Combating shadow AI

Implementing controls for government use of AI

AI legislation is on the rise

The White House Office of Management and Budget released Memorandum 24-10 for governance, innovation, and risk management in the use of Artificial Intelligence to all federal agencies and departments. The three-part focus of the memorandum is to:

  • Strengthen AI governance

  • Advance responsible AI innovation

  • Manage the risks from the use of AI

Last year, 25 states introduced legislation focused on some aspects of AI. 18 states and Puerto Rico enacted some form of legislation around AI. These legislative efforts range from initial study and evaluation of AI use all the way through governance on its use by employees to required controls to mitigate malicious or unintended consequences of AI.

Broadly speaking, this new body of legislation represents new compliance, consumption, and controls for government and other public sector organizations.

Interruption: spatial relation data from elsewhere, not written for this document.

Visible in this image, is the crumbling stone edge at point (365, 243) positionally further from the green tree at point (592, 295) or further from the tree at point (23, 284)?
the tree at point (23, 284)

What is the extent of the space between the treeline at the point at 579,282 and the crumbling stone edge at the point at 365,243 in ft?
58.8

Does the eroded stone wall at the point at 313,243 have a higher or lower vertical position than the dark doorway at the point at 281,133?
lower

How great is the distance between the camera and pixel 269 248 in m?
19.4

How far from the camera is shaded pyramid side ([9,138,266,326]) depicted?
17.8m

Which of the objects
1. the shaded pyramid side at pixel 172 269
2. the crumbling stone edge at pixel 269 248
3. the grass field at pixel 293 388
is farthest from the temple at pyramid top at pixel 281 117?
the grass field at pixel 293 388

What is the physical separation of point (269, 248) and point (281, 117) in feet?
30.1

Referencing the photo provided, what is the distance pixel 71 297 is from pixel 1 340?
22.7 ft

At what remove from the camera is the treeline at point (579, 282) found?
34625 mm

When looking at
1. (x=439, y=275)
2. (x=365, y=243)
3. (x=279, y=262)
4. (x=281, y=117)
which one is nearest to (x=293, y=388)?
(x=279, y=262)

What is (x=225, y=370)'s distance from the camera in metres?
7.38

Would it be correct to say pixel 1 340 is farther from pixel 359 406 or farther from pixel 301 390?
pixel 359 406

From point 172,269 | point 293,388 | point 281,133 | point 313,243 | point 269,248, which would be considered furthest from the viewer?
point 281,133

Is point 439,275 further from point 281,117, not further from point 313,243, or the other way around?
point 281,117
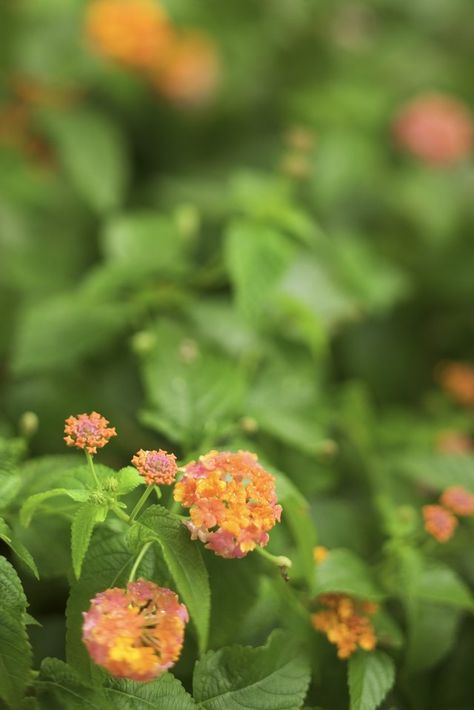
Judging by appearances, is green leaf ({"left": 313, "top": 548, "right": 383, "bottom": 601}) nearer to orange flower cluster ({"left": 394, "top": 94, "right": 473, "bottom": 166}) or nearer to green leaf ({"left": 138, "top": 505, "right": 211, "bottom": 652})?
green leaf ({"left": 138, "top": 505, "right": 211, "bottom": 652})

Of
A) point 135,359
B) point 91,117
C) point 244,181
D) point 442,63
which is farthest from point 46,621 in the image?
point 442,63

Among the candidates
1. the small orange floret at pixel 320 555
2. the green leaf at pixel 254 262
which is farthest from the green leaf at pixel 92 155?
the small orange floret at pixel 320 555

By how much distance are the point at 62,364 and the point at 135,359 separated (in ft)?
0.53

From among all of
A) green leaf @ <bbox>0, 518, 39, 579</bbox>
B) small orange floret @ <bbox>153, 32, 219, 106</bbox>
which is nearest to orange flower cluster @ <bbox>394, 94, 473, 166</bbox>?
small orange floret @ <bbox>153, 32, 219, 106</bbox>

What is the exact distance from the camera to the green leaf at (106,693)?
0.88 m

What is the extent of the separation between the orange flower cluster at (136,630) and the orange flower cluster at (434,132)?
1579 mm

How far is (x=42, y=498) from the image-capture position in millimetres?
901

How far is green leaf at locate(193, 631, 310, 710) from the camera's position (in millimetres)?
938

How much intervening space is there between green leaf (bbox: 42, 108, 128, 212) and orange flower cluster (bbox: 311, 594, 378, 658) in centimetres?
113

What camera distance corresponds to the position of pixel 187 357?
4.40ft

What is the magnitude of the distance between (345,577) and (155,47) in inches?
57.4

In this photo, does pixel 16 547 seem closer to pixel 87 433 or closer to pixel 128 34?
pixel 87 433

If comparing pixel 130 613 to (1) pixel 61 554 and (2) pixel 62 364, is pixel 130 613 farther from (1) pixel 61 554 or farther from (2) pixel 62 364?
(2) pixel 62 364

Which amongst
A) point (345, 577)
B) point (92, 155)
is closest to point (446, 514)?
point (345, 577)
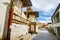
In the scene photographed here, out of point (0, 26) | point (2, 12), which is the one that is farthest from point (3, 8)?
point (0, 26)

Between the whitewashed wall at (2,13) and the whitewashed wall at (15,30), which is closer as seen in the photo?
the whitewashed wall at (2,13)

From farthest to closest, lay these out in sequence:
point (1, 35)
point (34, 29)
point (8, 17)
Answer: point (34, 29) → point (8, 17) → point (1, 35)

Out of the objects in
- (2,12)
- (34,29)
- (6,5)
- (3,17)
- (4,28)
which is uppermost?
(6,5)

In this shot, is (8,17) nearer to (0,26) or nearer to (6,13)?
(6,13)

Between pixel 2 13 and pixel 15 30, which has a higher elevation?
pixel 2 13

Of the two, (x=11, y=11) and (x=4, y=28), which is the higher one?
(x=11, y=11)

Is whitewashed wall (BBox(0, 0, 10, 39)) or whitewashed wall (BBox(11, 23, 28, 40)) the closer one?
whitewashed wall (BBox(0, 0, 10, 39))

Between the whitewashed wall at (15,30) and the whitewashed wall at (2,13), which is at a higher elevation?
the whitewashed wall at (2,13)

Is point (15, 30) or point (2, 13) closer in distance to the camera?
point (2, 13)

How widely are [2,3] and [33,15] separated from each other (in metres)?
13.6

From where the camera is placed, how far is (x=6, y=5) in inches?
137

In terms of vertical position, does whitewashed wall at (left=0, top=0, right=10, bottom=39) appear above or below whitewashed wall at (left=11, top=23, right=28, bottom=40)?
above

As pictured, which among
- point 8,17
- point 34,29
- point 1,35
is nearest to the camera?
point 1,35

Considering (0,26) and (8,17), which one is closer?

In this article, we will review some of the challenges facing organizations both from the protection of public facing properties as well as identifying and crafting governance for the consumption of AI models.

Challenge #1: Protecting public Internet properties from AI bots

The impact of crawlers can be both legitimate and problematic for agencies. In some contexts, responsible crawlers and indexers will be able to use publicly accessible data enhancing citizens ability to find relevant on-line services and information.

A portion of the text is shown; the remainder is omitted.